Шорох ватного одеяла. Шуршание пуховой подушки. Глухой скрип узкого настила рядом с Костиной постелью.
Безмолвный ветер за окошками затих, перестал посвистывать в щелях и трогать кроны высоченных лип, под которыми уснуло чье-то горе, и пряталось чье-то счастье.
– Лучи из его глаз входили в твои. Почему в твои? – не выдержал Семеныч, так и не уснув.
– Не знаю. Потому что я первая заглянула? – предположила Она. – Я ничего не поняла, что произошло. А глаза мне режет теперь.
– Может, умыться?
– Не буду я тут греметь.
– И я не понял, что это было. Вместо зрачков – отверстия в бесконечность. На много-много километров, – Семеныч прильнул губами к Ее закрытым векам.

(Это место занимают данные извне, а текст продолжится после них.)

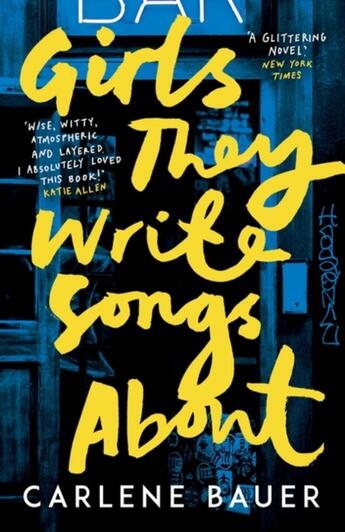 Couverture du livre « GIRLS THEY WRITE SONGS ABOUT » de Carlene Bauer aux éditions Oneworld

– Давай спать, – прошептала Она. – Что-то мне не по себе. Может, это у него всегда такие судороги?
– Ну да, которые меня чуть к потолку не припечатали.
– А стоны?
– Какие стоны?
– Перед тем, как пойти к нему, ты сказал, что слышешь, как он стонет, – напомнила Она ему.
– Ммм, – прислушался Семеныч. – Нет. Сейчас не слышу. Спим.
– Что же это было?
– Судя по книгам, наверное, душа.
– И какая она?
– Очень сильная. Спи.
– Ужас…
– Как-то так, – согласился Семеныч.
– Вставай, – Она в поцелуе коснулась его носа. – Все проснулись.
Семеныч еще крепче зажмурился.
– Просыпайся, – засмеялась Она.
– Завтрак на столе, – Тая тут же просунула голову за занавеску, будто только и ждала, когда они заговорят. – Все поели. А Петр на пруд ушел с Манькой. Мама с Костей сидит. Вам наливать чаю?